The Mavericks think they are on their way to righting a poor start. Dallas opened with four straight losses but has won its last two, including a 103-96 victory over the Portland Trail Blazers on Sunday night. Dirk Nowitzki had 26 points and 10 rebounds, and Jason Terry had 24 points to lead the Mavericks, who are now headed home after a three-game road trip. "There's always ups and downs. We just need to be a little more consistent," Nowitzki said. "I think that comes when you play longer together. As long as the year is, hopefully we'll get more consistent."

Dallas has won its last 11 games against the Trail Blazers, dating to Dec. 23, 2003. Portland briefly went ahead 46-44 on Martell Webster's 3-pointer to start the second half, but the Mavericks then took control and led 73-61 on Nowitzki's layup. Anthony Johnson's dunk to end the third quarter made it 77-64. The Mavericks took their biggest lead of the game, 83-68, on Greg Buckner's jumper. The Blazers closed to 86-83 on Zach Randolph's turnaround jumper. Rookie LaMarcus Aldridge, playing in his first game of the season, made a layup with 2:21 left to narrow it to 86-85.

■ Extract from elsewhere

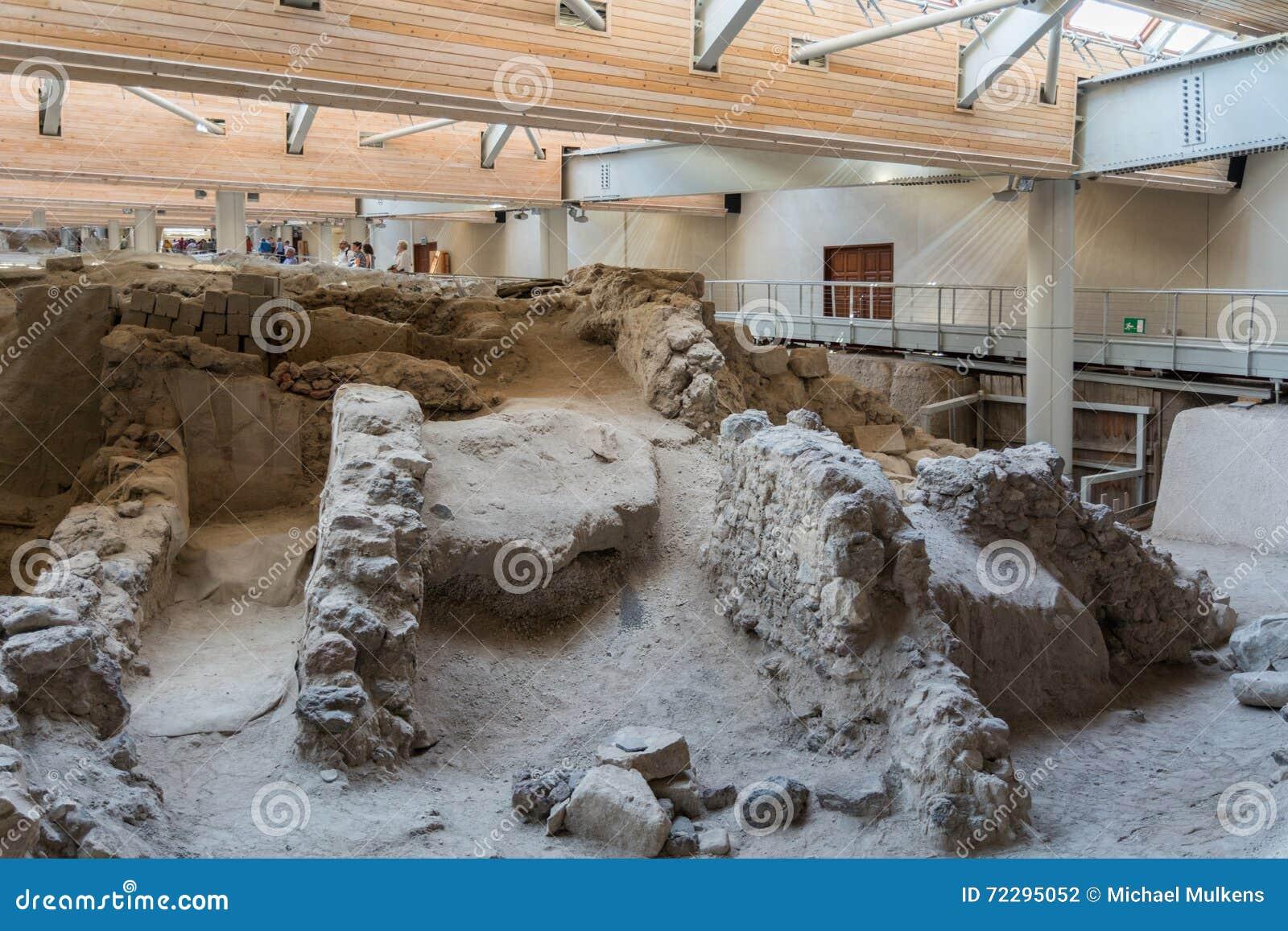 Download Santorini, старый городок Akrotiri Редакционное Фотография - изображение насчитывающей защитников, ландшафт: 72295052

But Terry's 3-pointer and a technical foul called on coach Nate McMillan for arguing put the Mavericks up 95-87 and all but sealed it. "We're still not out of the hole yet," Terry said. "We have to keep working. We have a long way to go but we like the direction we're headed." The Mavericks opened with four straight losses for the first time in franchise history, but snapped the skid on Thursday with a 119-112 win over the Phoenix Suns. Zach Randolph had 20 points and nine rebounds for Portland (4-3), which came back from a 27-point deficit to beat New Orleans 92-91 at the Rose Garden on Friday. "We had to play in a rush throughout the game," McMillan said. "I never thought we had control in this game." Aldridge, the second pick in the 2006 draft, made his debut for the Blazers after a shoulder injury kept him out of the preseason and the season's start.

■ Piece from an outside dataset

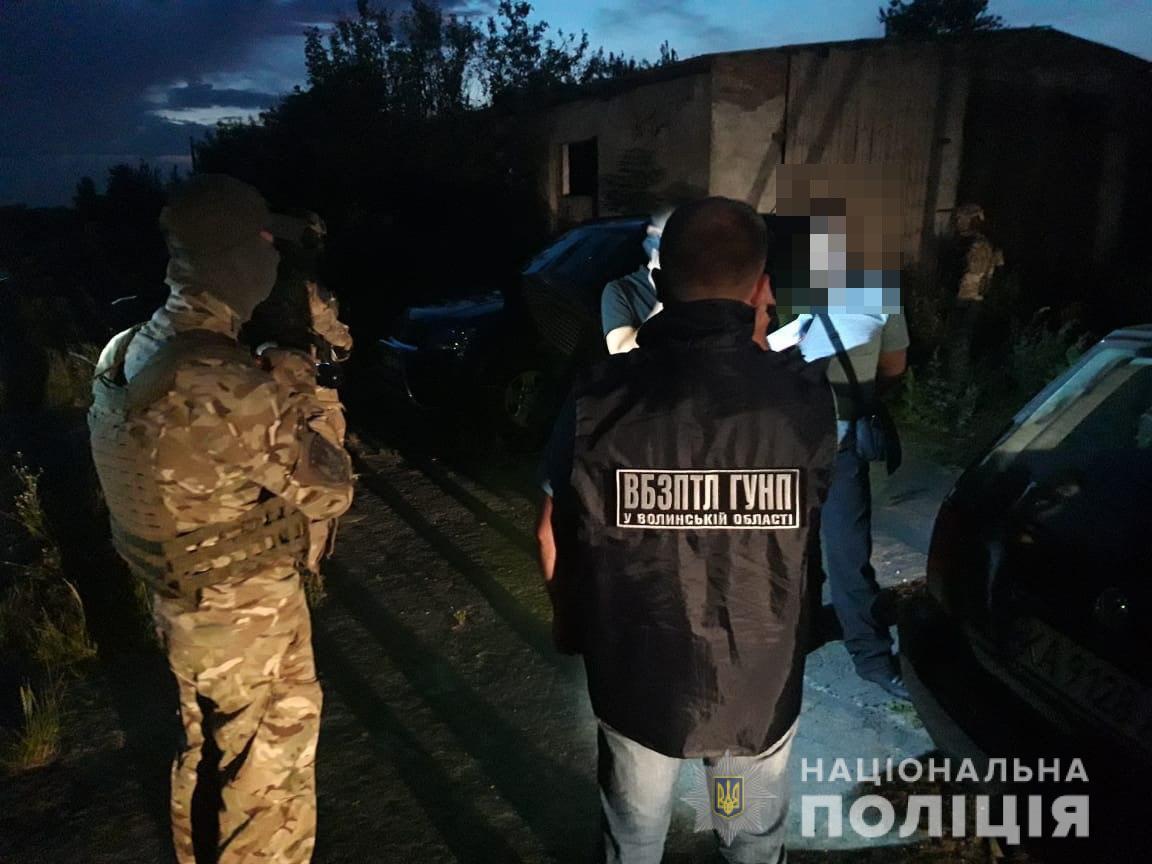 Підозрюваного у незаконному переправлянні іноземців у Польщу волинянина взяли під варту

He entered the game with 1:23 left in the first quarter to hearty applause. He finished with 10 points, all in the fourth quarter. "It was nice to see some bounce out there, some activity," McMillan said. "He did some really good things." Aldridge said he thought he might struggle, so it was a surprise he stayed in the entire fourth quarter. "The first time I went out I had butterflies," he said. "The second time I was like, `OK, I'm good." Fellow rookie Brandon Roy did not play because of a heel injury that limited him to seven minutes against New Orleans. Doctors hope a special boot will help Roy avoid surgery, but he will miss up to two weeks. The Blazers were also without Joel Przybilla, Raef LaFrentz and Darius Miles. Miles was scheduled to have arthroscopic surgery on his knee on Monday.

Nowitzki's 3-pointer gave the Mavericks a 27-13 lead in the first half. But the Blazers rallied and narrowed it to 36-35 on Webster's reserve layup. The Mavericks did not surrender the lead and were up 44-41 at the half. Nowitzki said he was impressed by Aldridge. "I like him, he's very active, he's very long and skilled," Nowitzki said. "He can put the ball on the floor and he's athletic. I think he's definitely a great talent." 

*Game notes*
McMillan returned to the team after missing Friday's game because of a death in his family. He was replaced for the game by assistant Dean Demopoulos. ... The Mavericks head home to face Chicago on Tuesday. ... The Blazers embark on a four-game road trip starting Tuesday at Minnesota.


----------



## Ninjatune (May 1, 2006)

Only got to see the first half of the game, but it's still like Dr. Jekyll and Mr. Hyde with this team. I thought our defense was stellar in the first quarter. We were forcing the ball out of the Randolf's hands and had active hands in the passing lanes creating alot of turnovers. Avery is going to have to find a way to get this team to keep their intensity level up. One thing I did notice is that when Dirk goes out to rest, this team looks a little lost and doesn't know who to go to. It was evident when he sat down to start the 2nd. 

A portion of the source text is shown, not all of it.